First, we should be clear that neither of these modulation methods allow signals below the noise floor to be decoded. The oft quoted -dB figures for FT-8 et al are really quoting the signal strength below the noise floor of an audio bandwidth of ~ 2.5 kHz. But through digital signal processing of the audio channel, these modes are actually using an occupied bandwidth of 50 Hz or less. So if the reported SNR ratio was based on the actual data bandwidth, the reported signal strength would be well above the noise floor. The noise floor in dB (watts) of a receiver is determined by the bandwidth of the receiver:

$${Noise Floor} = 10\log_{10}(kTB) \tag 1$$

where k is the Botlzmann's constant (1.38064852×10−23 J/K), T is the temperature in Kelvins, and B is the bandwidth in Hertz.

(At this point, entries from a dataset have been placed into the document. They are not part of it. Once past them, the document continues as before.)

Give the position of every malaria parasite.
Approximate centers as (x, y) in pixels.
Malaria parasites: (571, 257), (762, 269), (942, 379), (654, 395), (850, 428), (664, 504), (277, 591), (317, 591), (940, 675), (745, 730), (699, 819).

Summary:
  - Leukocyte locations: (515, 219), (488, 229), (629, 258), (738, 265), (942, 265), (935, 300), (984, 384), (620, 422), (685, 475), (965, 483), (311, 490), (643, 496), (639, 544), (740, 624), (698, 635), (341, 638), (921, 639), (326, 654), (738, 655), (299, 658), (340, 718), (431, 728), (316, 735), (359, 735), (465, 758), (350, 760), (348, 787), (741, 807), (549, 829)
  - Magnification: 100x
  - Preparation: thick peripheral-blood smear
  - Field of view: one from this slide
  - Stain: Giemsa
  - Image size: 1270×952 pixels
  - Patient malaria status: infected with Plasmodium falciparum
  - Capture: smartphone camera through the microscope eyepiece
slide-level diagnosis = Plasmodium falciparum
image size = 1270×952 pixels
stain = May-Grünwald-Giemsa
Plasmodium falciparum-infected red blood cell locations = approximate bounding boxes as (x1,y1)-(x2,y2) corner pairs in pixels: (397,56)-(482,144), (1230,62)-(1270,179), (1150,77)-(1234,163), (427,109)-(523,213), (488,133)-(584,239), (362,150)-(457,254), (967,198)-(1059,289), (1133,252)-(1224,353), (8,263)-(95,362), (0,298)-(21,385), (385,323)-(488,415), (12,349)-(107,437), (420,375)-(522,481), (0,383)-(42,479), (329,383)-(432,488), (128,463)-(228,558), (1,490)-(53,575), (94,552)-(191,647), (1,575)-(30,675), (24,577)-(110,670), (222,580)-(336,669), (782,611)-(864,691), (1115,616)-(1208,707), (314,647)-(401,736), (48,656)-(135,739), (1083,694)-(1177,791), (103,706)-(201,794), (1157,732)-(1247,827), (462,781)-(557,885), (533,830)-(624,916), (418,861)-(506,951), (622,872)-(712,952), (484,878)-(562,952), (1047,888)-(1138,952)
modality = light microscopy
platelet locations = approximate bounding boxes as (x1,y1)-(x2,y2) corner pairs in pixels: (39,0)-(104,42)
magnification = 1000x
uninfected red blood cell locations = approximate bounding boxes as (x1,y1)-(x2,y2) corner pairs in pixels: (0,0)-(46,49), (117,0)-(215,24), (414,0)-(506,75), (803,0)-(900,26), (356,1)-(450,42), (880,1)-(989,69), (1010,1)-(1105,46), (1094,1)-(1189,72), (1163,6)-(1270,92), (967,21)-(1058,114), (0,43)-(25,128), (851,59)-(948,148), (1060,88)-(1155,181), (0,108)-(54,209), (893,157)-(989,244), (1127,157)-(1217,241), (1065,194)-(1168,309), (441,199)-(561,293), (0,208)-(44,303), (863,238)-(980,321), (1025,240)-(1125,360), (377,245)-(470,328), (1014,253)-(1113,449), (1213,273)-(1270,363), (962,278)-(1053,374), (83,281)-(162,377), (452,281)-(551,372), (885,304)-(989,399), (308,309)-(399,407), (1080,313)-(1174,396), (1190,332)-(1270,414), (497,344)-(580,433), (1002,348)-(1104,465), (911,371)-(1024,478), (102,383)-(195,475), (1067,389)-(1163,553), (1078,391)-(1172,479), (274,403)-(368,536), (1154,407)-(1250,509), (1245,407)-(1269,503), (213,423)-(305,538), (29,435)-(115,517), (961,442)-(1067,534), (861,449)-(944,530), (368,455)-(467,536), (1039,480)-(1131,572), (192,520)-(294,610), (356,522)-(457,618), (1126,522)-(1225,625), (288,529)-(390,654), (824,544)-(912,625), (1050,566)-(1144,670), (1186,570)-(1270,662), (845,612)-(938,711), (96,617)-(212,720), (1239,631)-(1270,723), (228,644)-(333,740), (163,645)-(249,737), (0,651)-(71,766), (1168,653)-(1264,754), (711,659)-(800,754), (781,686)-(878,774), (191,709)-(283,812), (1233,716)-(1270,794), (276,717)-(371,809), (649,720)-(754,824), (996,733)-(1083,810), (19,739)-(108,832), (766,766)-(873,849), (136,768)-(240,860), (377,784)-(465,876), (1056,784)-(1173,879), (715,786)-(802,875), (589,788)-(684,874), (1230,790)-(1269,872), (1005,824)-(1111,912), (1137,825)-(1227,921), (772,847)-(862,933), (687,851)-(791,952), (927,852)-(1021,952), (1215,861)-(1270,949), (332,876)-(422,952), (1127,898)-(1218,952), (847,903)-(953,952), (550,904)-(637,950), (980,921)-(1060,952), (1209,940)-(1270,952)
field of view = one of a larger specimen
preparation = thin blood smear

So using equation 1, we can see that a 50 Hz receiver bandwidth has ~17 dB noise floor advantage over a 2.5 kHz receiver bandwidth. Since the noise floor of a 50 Hz bandwidth is ~17 dB lower, the signal to noise ratio (SNR) expressed in dB improves by the same ~17 dB. This is the same effect we see when comparing the ability to copy an SSB signal compared to a CW signal using a narrower receive bandwidth. But reducing the bandwidth comes at the price of a reduced data rate reaching the limit expressed by the Shannon-Hartley formula:

$$C=B\log_2(1+\frac{S}{N}) \tag 2$$

where C is the maximum channel capacity, B is the channel bandwidth in Hertz, S is the signal strength in Watts, and N is the noise power in Watts.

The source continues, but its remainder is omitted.